Micah remained motionless, his eyes glistening, shifting to indigo as he blinked tears loose from his lashes.
Past him, the silver-haired faerie reappeared in the gap in the cobbled fence. "Micah!" she yelled. "Hurry the fuck up!"
Though he didn't turn around, Micah's hands closed into fists.
Standing up, hands on his hips, Andrew said in warning, "All right."
She hissed at him and ducked out of sight.
"She gets like that when she's hungover," Micah said.
Andrew gave him a look. "You know her really well."
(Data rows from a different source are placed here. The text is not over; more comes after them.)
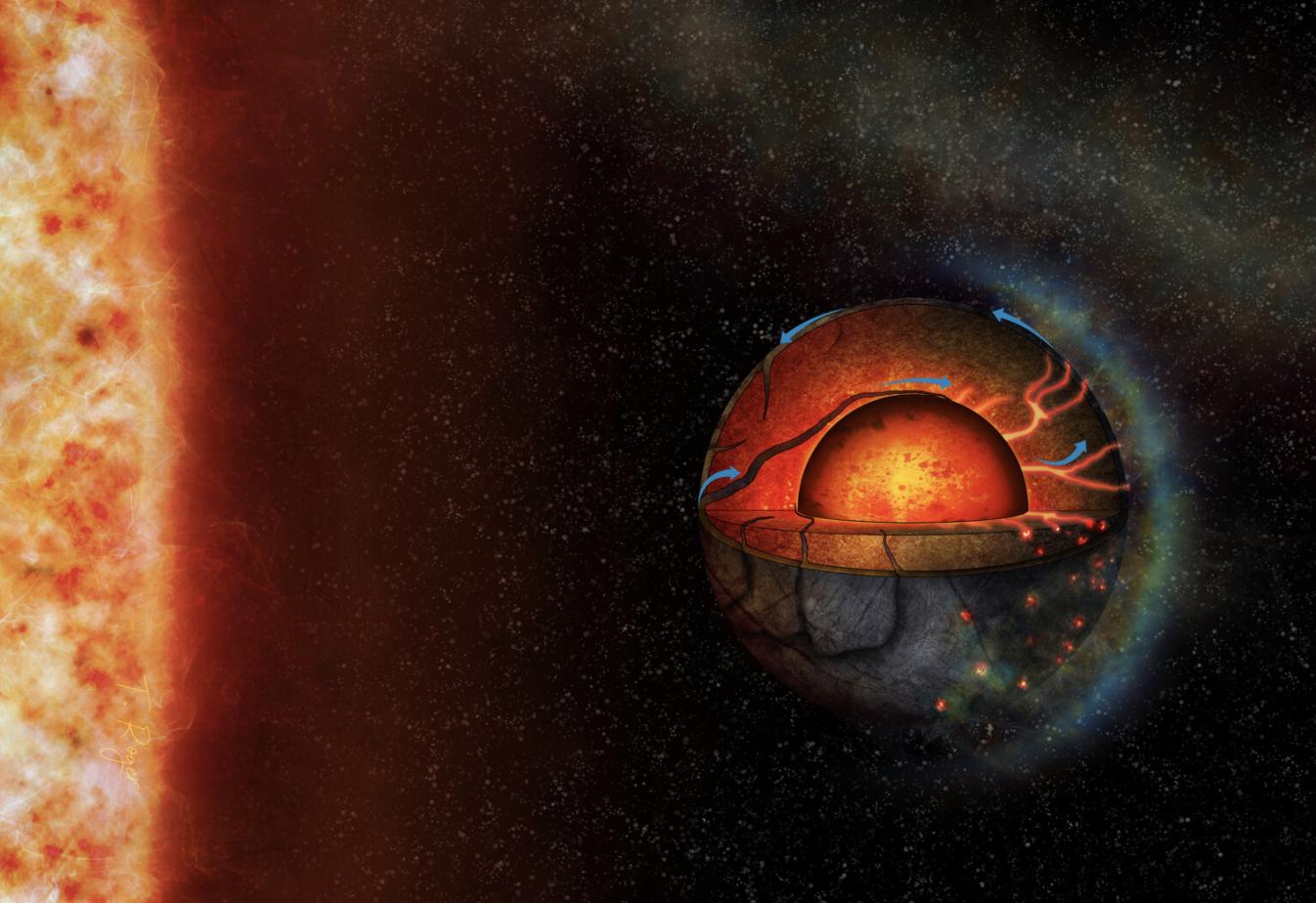 Astrónomos encuentran la primera evidencia de actividad volcánica en un exoplaneta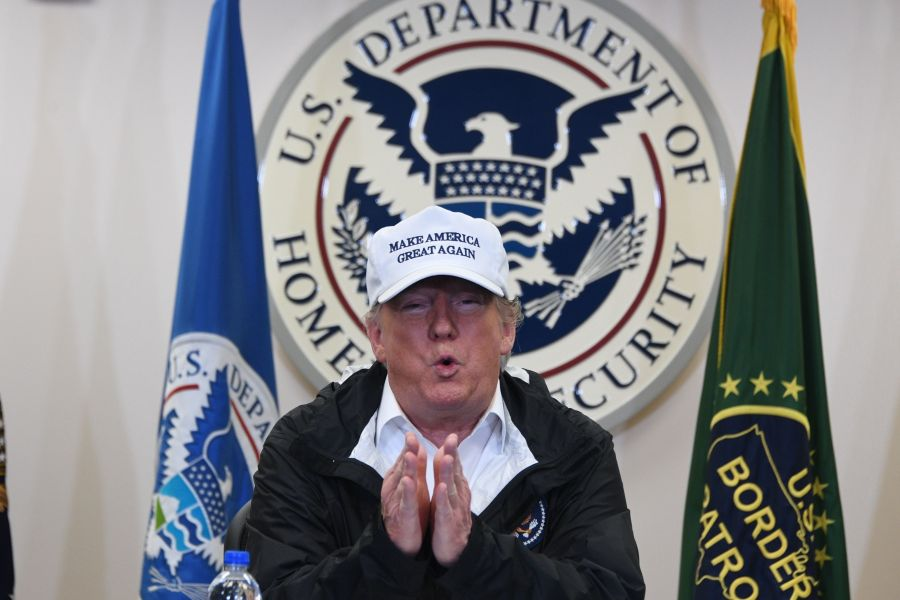 President Donald Trump declaring a national emergency to build a border wall may be the easiest way to end the partial govern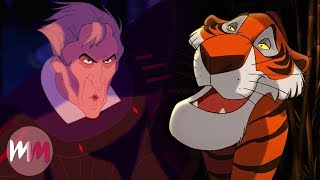 Top 10 Modern Disney Characters You Didn't Know Shared a Voice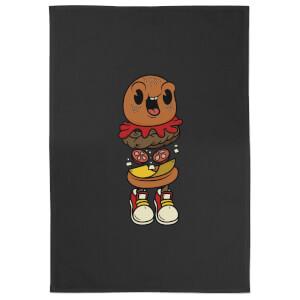 Happy Burger Cotton Black Tea Towel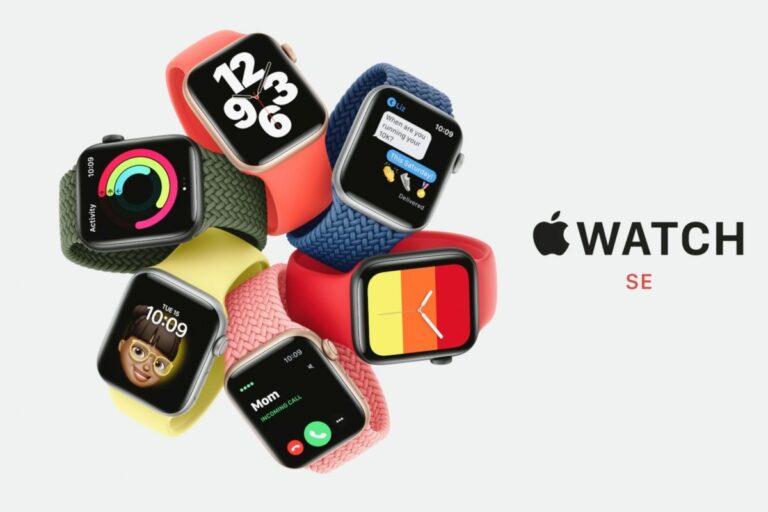 Apple Watch SE tanıtıldı! İşte uygun fiyatlı Apple Watch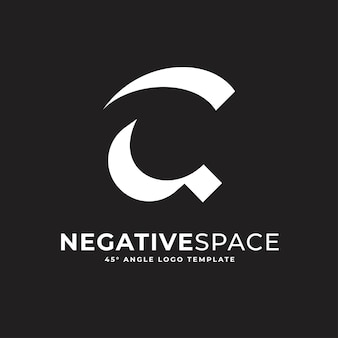 C文字ネガティブスペース幾何学的なアルファベットマークロゴベクトルアイコンイラスト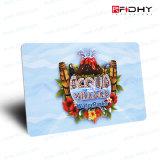 Cartão barato maioria de 125kHz RFID para o controle de acesso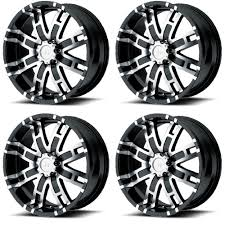 100 Helo Truck Wheels Set 4 20 HE835 Black Machined 20x9 5x55 18mm Dodge Ram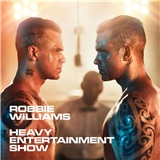 Robbie Williams - Heavy Entertainment Show (2CD)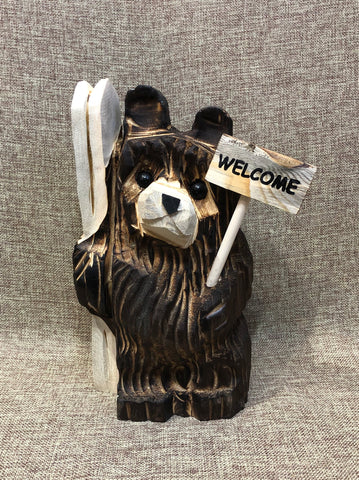 "9"" Brown Ski Bear With Sign"
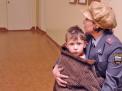 Как лишить мать родительских прав в 2020 году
Squeezing his eyes closed, Micah blurted, "Yeah. She's my ex."
Andrew groaned. "Seriously?"
"Yeah, I'm not altogether gay," Micah said, peeking at Andrew through one eye, bracing himself. But Andrew had to find all this out eventually. Telling him in Lilydale was less than ideal, but here they were.
Andrew dropped back onto the boulder and let a breath out through his teeth. "That's interesting," he managed. "Lots to unpack, eh? All right." He combed his fingers through his hair, inhaled, and held the breath. When he looked up, worry creased Micah's brow as he twirled the string of his shorts busily between his fingers.
Pushing back to his feet, Andrew asked quietly, "But you said you like me, right? You're smitten." With disbelief Andrew touched his own chest and added, "With me."
"Yes." Micah caught Andrew's wrist, sincere, unsmiling, his eyes boring into Andrew's like their souls were brushing together. "Completely."
"All right then." He trailed his palm over Micah's warm cheek until the lines of concern faded from his skin. "Are they going to team up and drown me in the river? Your ex and your sister?"
Micah took Andrew's face between his hands. "Andrew, I swear I won't let anyone in Lilydale cause you harm, or so help me, they will rue the day for all time."
His cheeks heating up, Andrew sniffed, "Well, now, there's no need to go overboard."
"I'm nothing if not dramatic," Micah remarked, tilting Andrew's chin down and touching their lips together.
"Right then." Andrew clasped their hands together. "We'd better go in before I come to my senses."
Tall grasses rustled against their legs as Micah led them to the short cobblestone fence. They made slow and tedious progress, being mindful of their bare feet and what might be lurking under the veil of the grass, including loose stones ready to send them rolling down toward the river.
"I looked right at her boobs," Andrew said with a shudder.
Micah snickered. "It was hard not to."
There was a big enough gap in the sepia-toned stones to constitute a rough gate. Micah knew the gate would push back against those not welcome inside, not enough to bar the way, but enough to create vertigo or a sour stomach. For Micah, passing through the gap felt like going through a curtain of warm water.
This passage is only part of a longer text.